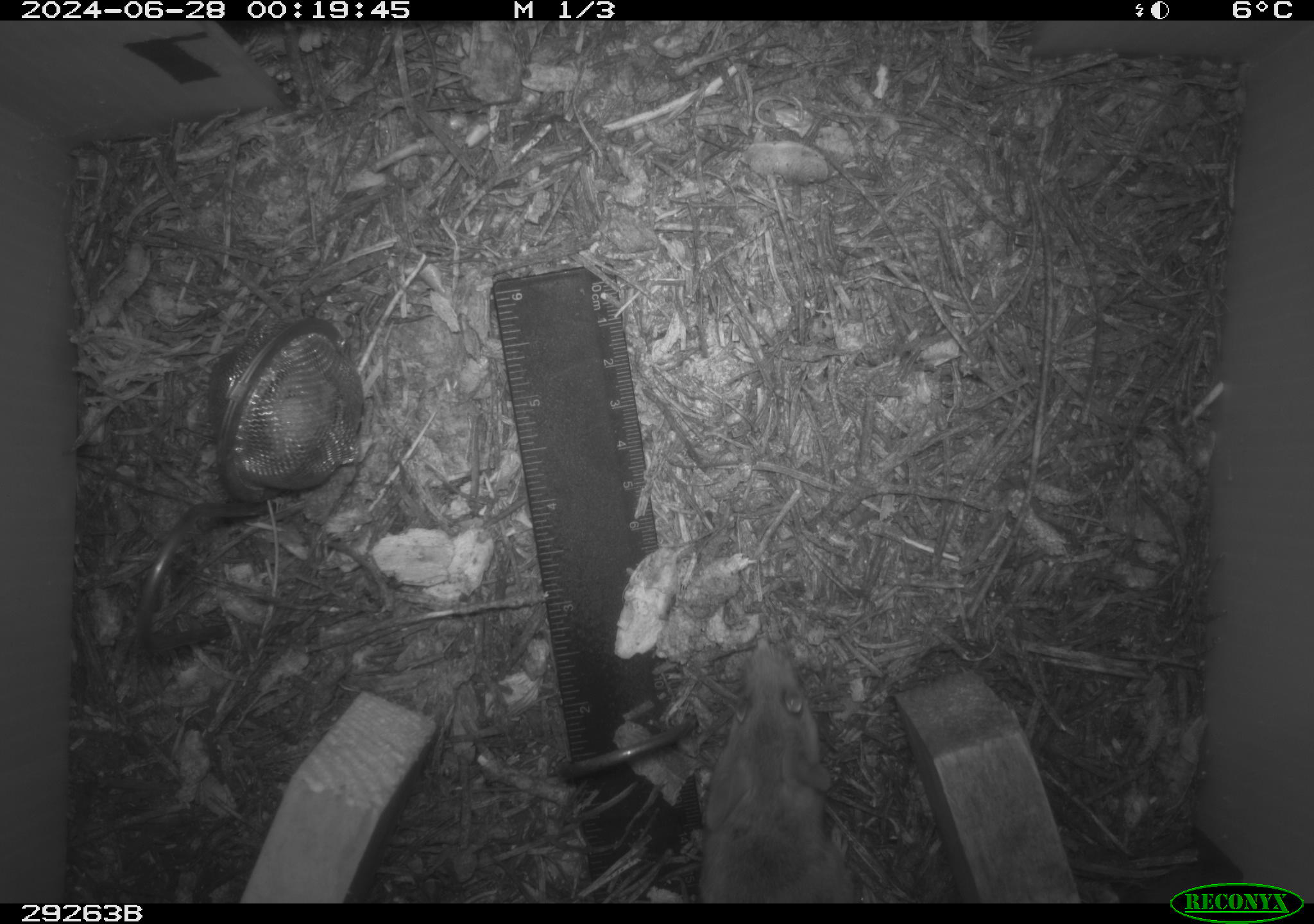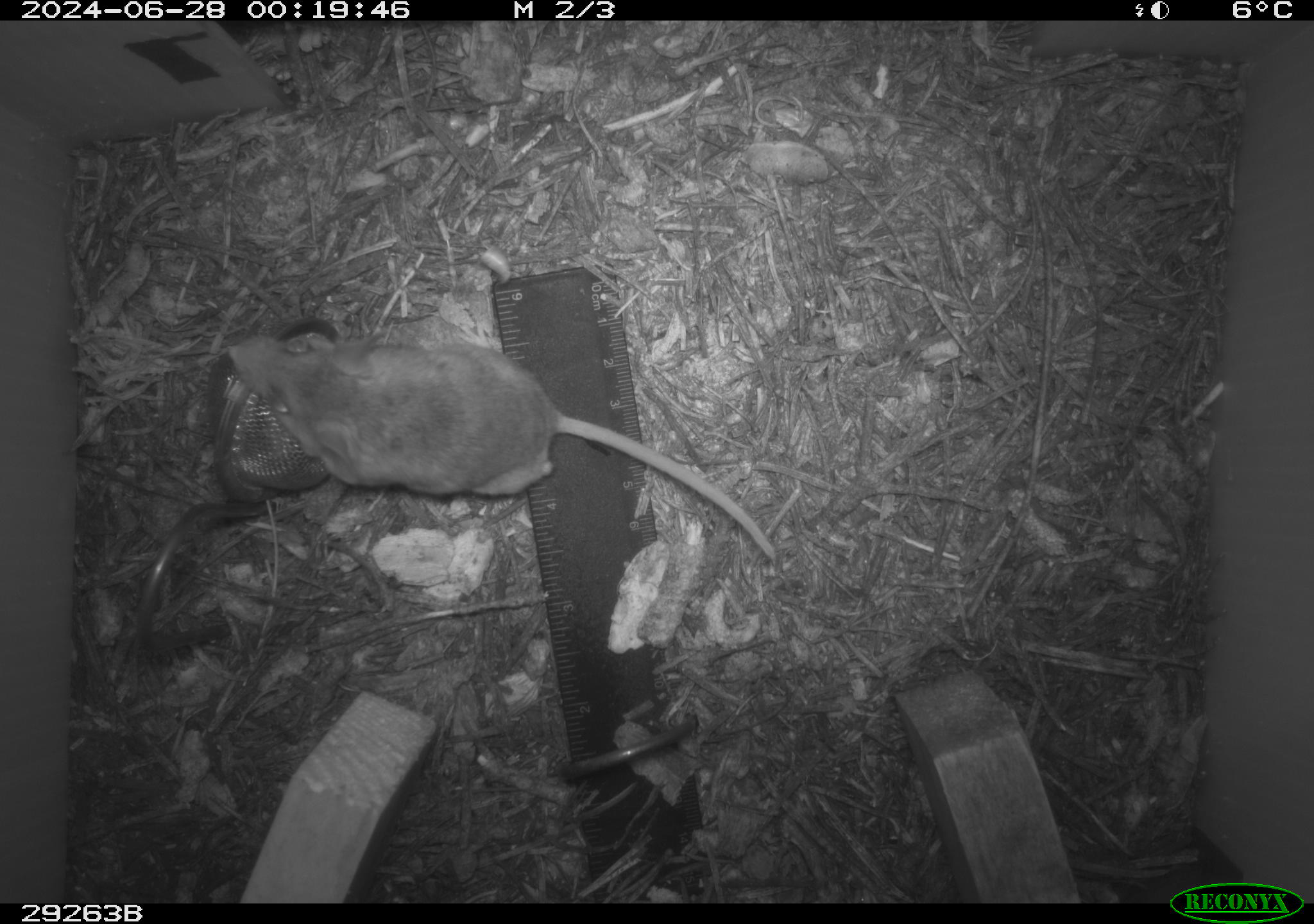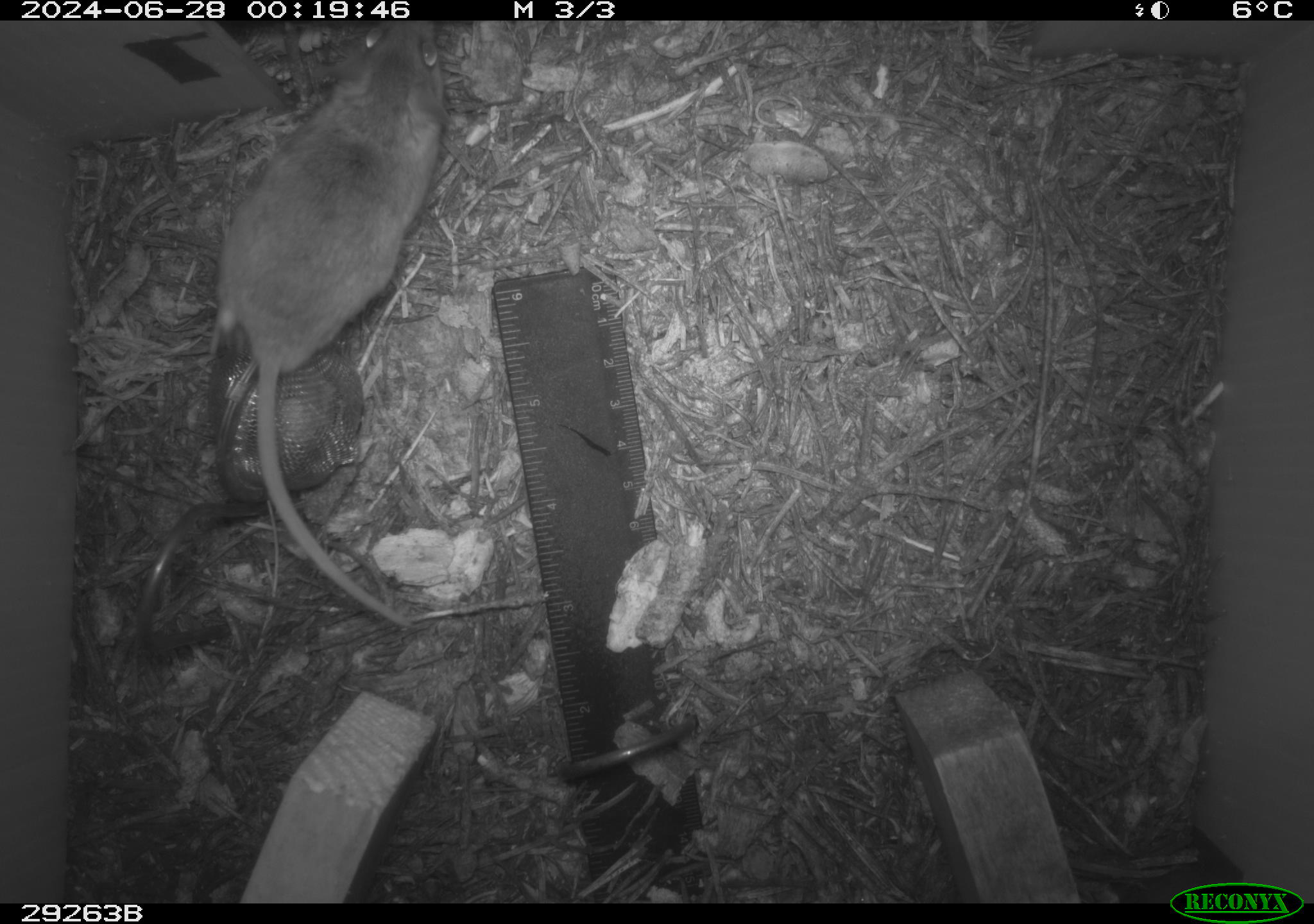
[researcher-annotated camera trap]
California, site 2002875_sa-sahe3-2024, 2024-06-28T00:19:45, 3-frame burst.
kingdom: Animalia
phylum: Chordata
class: Mammalia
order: Rodentia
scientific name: Rodentia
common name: rodent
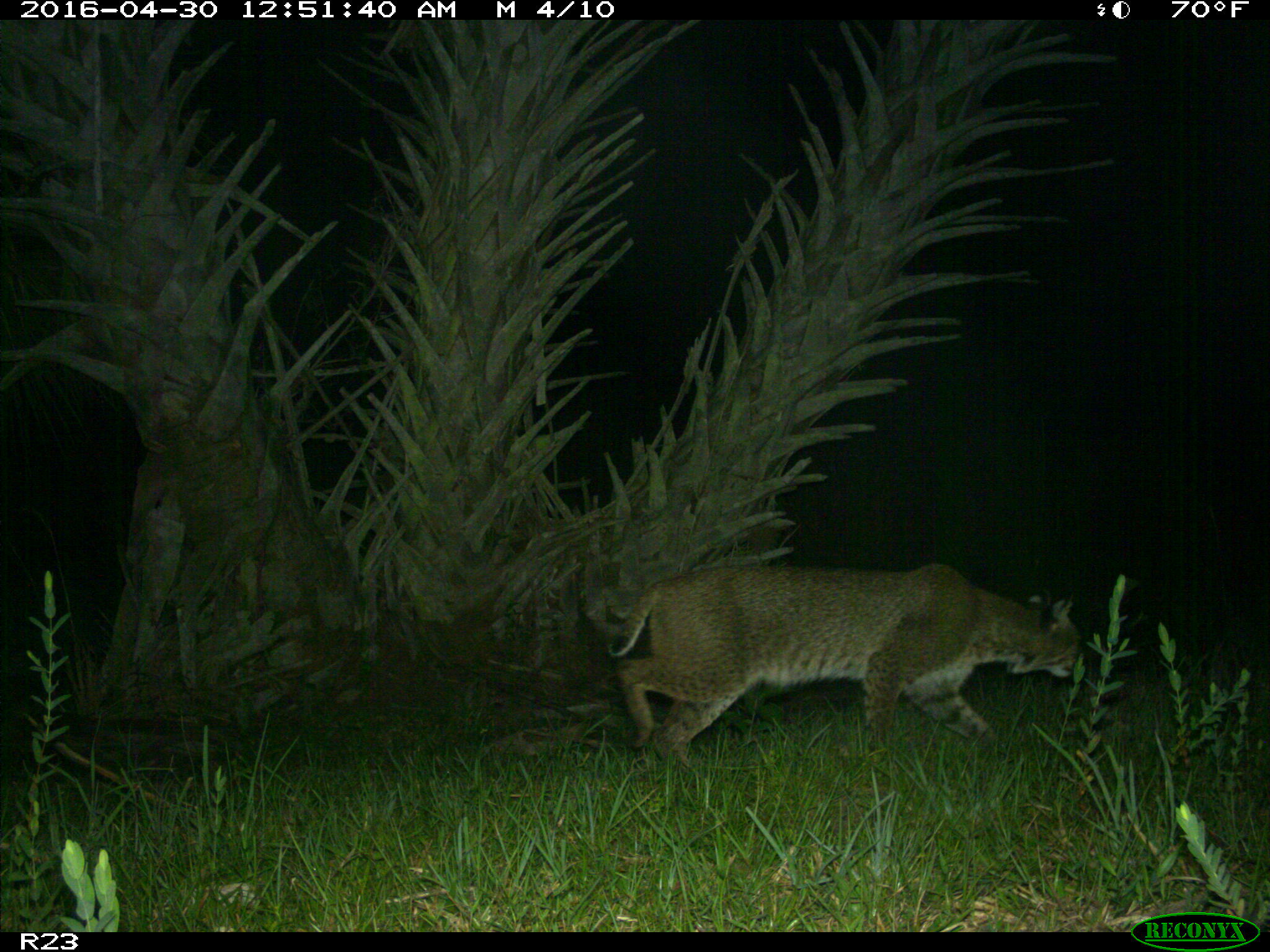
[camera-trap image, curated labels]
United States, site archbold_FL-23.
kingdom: Animalia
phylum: Chordata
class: Mammalia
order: Carnivora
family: Felidae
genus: Lynx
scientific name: Lynx rufus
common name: bobcat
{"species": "Lynx rufus (bobcat)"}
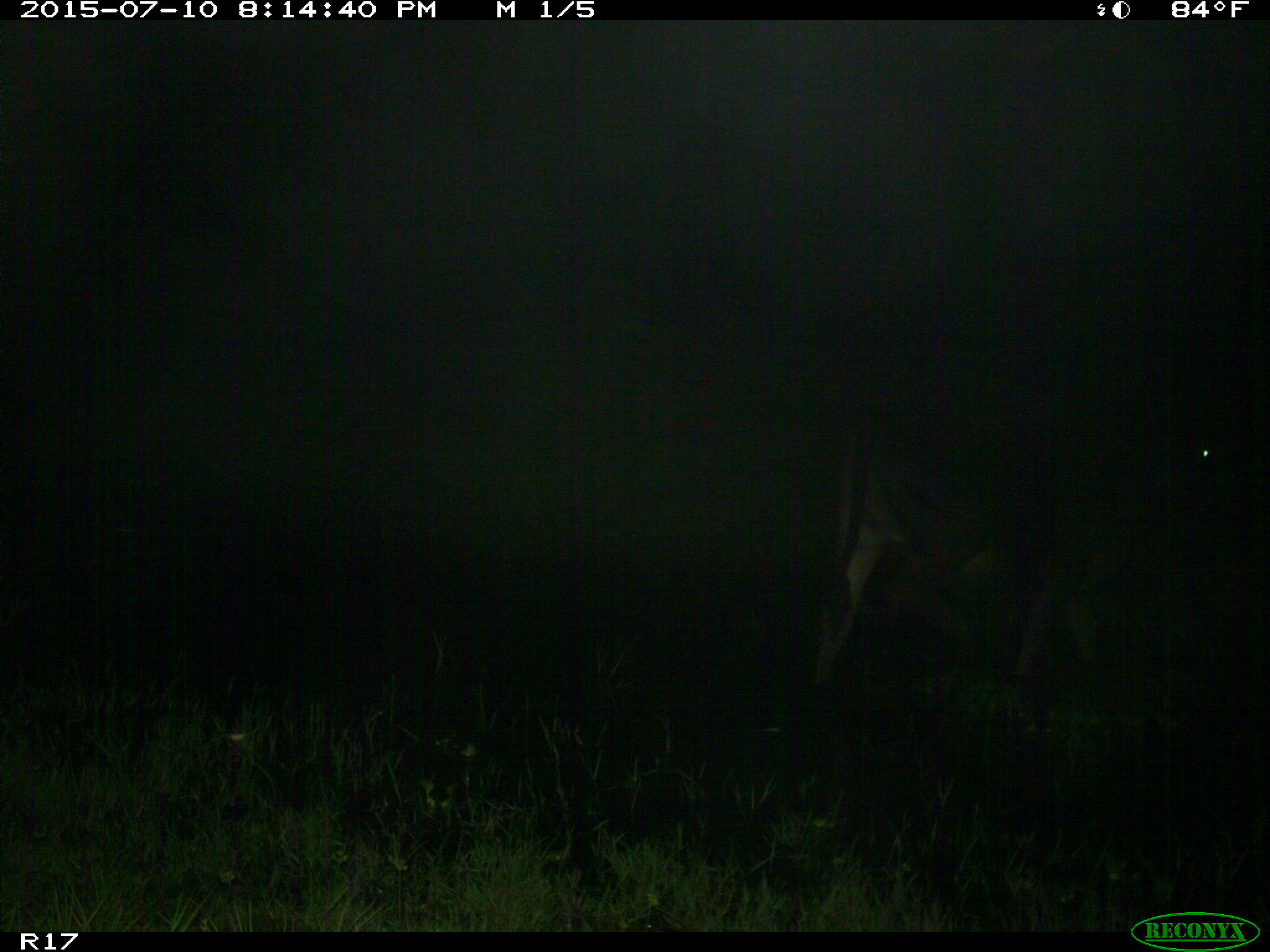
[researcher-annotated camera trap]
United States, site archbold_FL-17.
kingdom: Animalia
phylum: Chordata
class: Mammalia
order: Artiodactyla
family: Bovidae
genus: Bos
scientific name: Bos taurus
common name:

§ **About this task**
Work through the records line by line and tally those that include the word "United". Give the number alone.

§ **Response**
2